* **EXERCISE REQUIREMENTS**
Write out the data below in full, please. Keep every character as given.

* **EXERCISE INPUTS**
————

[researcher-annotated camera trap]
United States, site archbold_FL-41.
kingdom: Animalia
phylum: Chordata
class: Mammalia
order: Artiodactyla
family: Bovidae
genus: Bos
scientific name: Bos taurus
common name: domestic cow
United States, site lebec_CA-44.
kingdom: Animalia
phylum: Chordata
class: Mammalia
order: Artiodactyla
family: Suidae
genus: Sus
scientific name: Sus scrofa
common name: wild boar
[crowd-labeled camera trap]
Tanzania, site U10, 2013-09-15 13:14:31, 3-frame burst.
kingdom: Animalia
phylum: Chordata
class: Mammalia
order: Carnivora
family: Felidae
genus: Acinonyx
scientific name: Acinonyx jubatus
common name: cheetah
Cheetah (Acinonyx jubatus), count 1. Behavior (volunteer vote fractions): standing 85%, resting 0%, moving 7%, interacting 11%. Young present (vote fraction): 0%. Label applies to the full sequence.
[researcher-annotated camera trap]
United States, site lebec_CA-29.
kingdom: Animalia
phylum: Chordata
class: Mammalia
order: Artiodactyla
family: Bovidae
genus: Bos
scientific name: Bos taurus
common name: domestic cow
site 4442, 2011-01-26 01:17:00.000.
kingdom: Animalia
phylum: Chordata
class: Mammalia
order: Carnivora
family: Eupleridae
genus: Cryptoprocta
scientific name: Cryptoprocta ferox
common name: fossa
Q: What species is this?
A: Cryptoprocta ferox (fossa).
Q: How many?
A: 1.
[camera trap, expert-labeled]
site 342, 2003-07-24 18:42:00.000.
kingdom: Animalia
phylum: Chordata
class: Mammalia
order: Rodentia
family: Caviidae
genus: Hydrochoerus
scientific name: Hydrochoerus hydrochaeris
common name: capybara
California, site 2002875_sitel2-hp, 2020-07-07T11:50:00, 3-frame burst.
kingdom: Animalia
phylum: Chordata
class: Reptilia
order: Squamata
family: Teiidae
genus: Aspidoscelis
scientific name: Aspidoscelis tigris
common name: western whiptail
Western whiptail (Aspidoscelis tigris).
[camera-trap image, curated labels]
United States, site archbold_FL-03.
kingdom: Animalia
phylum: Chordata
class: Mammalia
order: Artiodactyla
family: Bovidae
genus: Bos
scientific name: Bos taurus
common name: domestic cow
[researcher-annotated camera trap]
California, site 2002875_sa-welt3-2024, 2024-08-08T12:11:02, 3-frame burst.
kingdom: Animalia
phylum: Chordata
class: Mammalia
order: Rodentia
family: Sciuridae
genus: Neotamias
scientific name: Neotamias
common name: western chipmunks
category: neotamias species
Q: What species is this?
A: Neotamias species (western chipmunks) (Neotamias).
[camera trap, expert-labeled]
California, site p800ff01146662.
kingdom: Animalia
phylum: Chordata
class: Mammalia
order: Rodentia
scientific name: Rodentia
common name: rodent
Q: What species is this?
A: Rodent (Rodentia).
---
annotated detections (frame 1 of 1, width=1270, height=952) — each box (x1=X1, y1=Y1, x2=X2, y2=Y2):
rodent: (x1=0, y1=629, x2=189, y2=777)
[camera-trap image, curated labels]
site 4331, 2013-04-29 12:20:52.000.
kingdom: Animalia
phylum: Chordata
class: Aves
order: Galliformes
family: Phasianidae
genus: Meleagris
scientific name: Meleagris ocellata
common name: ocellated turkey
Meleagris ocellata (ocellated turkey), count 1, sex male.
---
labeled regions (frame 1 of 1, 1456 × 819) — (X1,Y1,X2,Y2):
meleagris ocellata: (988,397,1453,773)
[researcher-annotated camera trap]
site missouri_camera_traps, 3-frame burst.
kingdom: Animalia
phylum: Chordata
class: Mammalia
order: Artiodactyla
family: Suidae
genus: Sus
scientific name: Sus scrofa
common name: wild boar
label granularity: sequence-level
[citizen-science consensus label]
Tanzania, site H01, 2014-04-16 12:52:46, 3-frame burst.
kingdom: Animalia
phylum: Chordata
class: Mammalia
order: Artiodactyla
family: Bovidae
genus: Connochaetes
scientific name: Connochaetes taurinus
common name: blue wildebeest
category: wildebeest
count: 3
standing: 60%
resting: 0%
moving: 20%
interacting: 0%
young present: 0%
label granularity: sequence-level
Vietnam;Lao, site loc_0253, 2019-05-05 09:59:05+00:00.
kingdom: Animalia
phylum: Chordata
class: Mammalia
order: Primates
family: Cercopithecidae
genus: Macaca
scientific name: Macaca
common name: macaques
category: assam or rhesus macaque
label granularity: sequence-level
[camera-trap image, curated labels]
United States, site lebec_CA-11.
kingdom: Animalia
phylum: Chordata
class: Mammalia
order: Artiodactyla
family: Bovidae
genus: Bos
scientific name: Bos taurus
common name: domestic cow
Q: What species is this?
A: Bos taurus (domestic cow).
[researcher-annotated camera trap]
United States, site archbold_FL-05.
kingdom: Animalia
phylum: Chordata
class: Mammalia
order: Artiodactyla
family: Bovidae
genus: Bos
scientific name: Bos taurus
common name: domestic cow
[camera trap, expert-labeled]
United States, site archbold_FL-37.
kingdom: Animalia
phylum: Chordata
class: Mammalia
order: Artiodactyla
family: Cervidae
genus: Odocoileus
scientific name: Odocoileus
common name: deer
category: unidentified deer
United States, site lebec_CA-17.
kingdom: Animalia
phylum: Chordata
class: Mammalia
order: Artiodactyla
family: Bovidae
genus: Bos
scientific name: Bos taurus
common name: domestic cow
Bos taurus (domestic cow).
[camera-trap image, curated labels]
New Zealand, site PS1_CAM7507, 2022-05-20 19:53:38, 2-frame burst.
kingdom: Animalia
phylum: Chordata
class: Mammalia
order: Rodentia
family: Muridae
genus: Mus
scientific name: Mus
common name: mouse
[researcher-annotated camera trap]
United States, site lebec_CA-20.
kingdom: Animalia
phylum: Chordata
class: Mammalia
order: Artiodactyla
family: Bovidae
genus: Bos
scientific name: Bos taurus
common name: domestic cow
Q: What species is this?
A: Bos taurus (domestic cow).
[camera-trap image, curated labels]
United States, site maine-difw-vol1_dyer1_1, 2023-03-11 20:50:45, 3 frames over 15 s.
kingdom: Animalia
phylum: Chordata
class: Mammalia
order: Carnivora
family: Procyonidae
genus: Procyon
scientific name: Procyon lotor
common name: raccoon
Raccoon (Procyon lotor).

————

* **RESPONSE BOX**
[researcher-annotated camera trap]
United States, site archbold_FL-41.
kingdom: Animalia
phylum: Chordata
class: Mammalia
order: Artiodactyla
family: Bovidae
genus: Bos
scientific name: Bos taurus
common name: domestic cow
United States, site lebec_CA-44.
kingdom: Animalia
phylum: Chordata
class: Mammalia
order: Artiodactyla
family: Suidae
genus: Sus
scientific name: Sus scrofa
common name: wild boar
[crowd-labeled camera trap]
Tanzania, site U10, 2013-09-15 13:14:31, 3-frame burst.
kingdom: Animalia
phylum: Chordata
class: Mammalia
order: Carnivora
family: Felidae
genus: Acinonyx
scientific name: Acinonyx jubatus
common name: cheetah
Cheetah (Acinonyx jubatus), count 1. Behavior (volunteer vote fractions): standing 85%, resting 0%, moving 7%, interacting 11%. Young present (vote fraction): 0%. Label applies to the full sequence.
[researcher-annotated camera trap]
United States, site lebec_CA-29.
kingdom: Animalia
phylum: Chordata
class: Mammalia
order: Artiodactyla
family: Bovidae
genus: Bos
scientific name: Bos taurus
common name: domestic cow
site 4442, 2011-01-26 01:17:00.000.
kingdom: Animalia
phylum: Chordata
class: Mammalia
order: Carnivora
family: Eupleridae
genus: Cryptoprocta
scientific name: Cryptoprocta ferox
common name: fossa
Q: What species is this?
A: Cryptoprocta ferox (fossa).
Q: How many?
A: 1.
[camera trap, expert-labeled]
site 342, 2003-07-24 18:42:00.000.
kingdom: Animalia
phylum: Chordata
class: Mammalia
order: Rodentia
family: Caviidae
genus: Hydrochoerus
scientific name: Hydrochoerus hydrochaeris
common name: capybara
California, site 2002875_sitel2-hp, 2020-07-07T11:50:00, 3-frame burst.
kingdom: Animalia
phylum: Chordata
class: Reptilia
order: Squamata
family: Teiidae
genus: Aspidoscelis
scientific name: Aspidoscelis tigris
common name: western whiptail
Western whiptail (Aspidoscelis tigris).
[camera-trap image, curated labels]
United States, site archbold_FL-03.
kingdom: Animalia
phylum: Chordata
class: Mammalia
order: Artiodactyla
family: Bovidae
genus: Bos
scientific name: Bos taurus
common name: domestic cow
[researcher-annotated camera trap]
California, site 2002875_sa-welt3-2024, 2024-08-08T12:11:02, 3-frame burst.
kingdom: Animalia
phylum: Chordata
class: Mammalia
order: Rodentia
family: Sciuridae
genus: Neotamias
scientific name: Neotamias
common name: western chipmunks
category: neotamias species
Q: What species is this?
A: Neotamias species (western chipmunks) (Neotamias).
[camera trap, expert-labeled]
California, site p800ff01146662.
kingdom: Animalia
phylum: Chordata
class: Mammalia
order: Rodentia
scientific name: Rodentia
common name: rodent
Q: What species is this?
A: Rodent (Rodentia).
---
annotated detections (frame 1 of 1, width=1270, height=952) — each box (x1=X1, y1=Y1, x2=X2, y2=Y2):
rodent: (x1=0, y1=629, x2=189, y2=777)
[camera-trap image, curated labels]
site 4331, 2013-04-29 12:20:52.000.
kingdom: Animalia
phylum: Chordata
class: Aves
order: Galliformes
family: Phasianidae
genus: Meleagris
scientific name: Meleagris ocellata
common name: ocellated turkey
Meleagris ocellata (ocellated turkey), count 1, sex male.
---
labeled regions (frame 1 of 1, 1456 × 819) — (X1,Y1,X2,Y2):
meleagris ocellata: (988,397,1453,773)
[researcher-annotated camera trap]
site missouri_camera_traps, 3-frame burst.
kingdom: Animalia
phylum: Chordata
class: Mammalia
order: Artiodactyla
family: Suidae
genus: Sus
scientific name: Sus scrofa
common name: wild boar
label granularity: sequence-level
[citizen-science consensus label]
Tanzania, site H01, 2014-04-16 12:52:46, 3-frame burst.
kingdom: Animalia
phylum: Chordata
class: Mammalia
order: Artiodactyla
family: Bovidae
genus: Connochaetes
scientific name: Connochaetes taurinus
common name: blue wildebeest
category: wildebeest
count: 3
standing: 60%
resting: 0%
moving: 20%
interacting: 0%
young present: 0%
label granularity: sequence-level
Vietnam;Lao, site loc_0253, 2019-05-05 09:59:05+00:00.
kingdom: Animalia
phylum: Chordata
class: Mammalia
order: Primates
family: Cercopithecidae
genus: Macaca
scientific name: Macaca
common name: macaques
category: assam or rhesus macaque
label granularity: sequence-level
[camera-trap image, curated labels]
United States, site lebec_CA-11.
kingdom: Animalia
phylum: Chordata
class: Mammalia
order: Artiodactyla
family: Bovidae
genus: Bos
scientific name: Bos taurus
common name: domestic cow
Q: What species is this?
A: Bos taurus (domestic cow).
[researcher-annotated camera trap]
United States, site archbold_FL-05.
kingdom: Animalia
phylum: Chordata
class: Mammalia
order: Artiodactyla
family: Bovidae
genus: Bos
scientific name: Bos taurus
common name: domestic cow
[camera trap, expert-labeled]
United States, site archbold_FL-37.
kingdom: Animalia
phylum: Chordata
class: Mammalia
order: Artiodactyla
family: Cervidae
genus: Odocoileus
scientific name: Odocoileus
common name: deer
category: unidentified deer
United States, site lebec_CA-17.
kingdom: Animalia
phylum: Chordata
class: Mammalia
order: Artiodactyla
family: Bovidae
genus: Bos
scientific name: Bos taurus
common name: domestic cow
Bos taurus (domestic cow).
[camera-trap image, curated labels]
New Zealand, site PS1_CAM7507, 2022-05-20 19:53:38, 2-frame burst.
kingdom: Animalia
phylum: Chordata
class: Mammalia
order: Rodentia
family: Muridae
genus: Mus
scientific name: Mus
common name: mouse
[researcher-annotated camera trap]
United States, site lebec_CA-20.
kingdom: Animalia
phylum: Chordata
class: Mammalia
order: Artiodactyla
family: Bovidae
genus: Bos
scientific name: Bos taurus
common name: domestic cow
Q: What species is this?
A: Bos taurus (domestic cow).
[camera-trap image, curated labels]
United States, site maine-difw-vol1_dyer1_1, 2023-03-11 20:50:45, 3 frames over 15 s.
kingdom: Animalia
phylum: Chordata
class: Mammalia
order: Carnivora
family: Procyonidae
genus: Procyon
scientific name: Procyon lotor
common name: raccoon
Raccoon (Procyon lotor).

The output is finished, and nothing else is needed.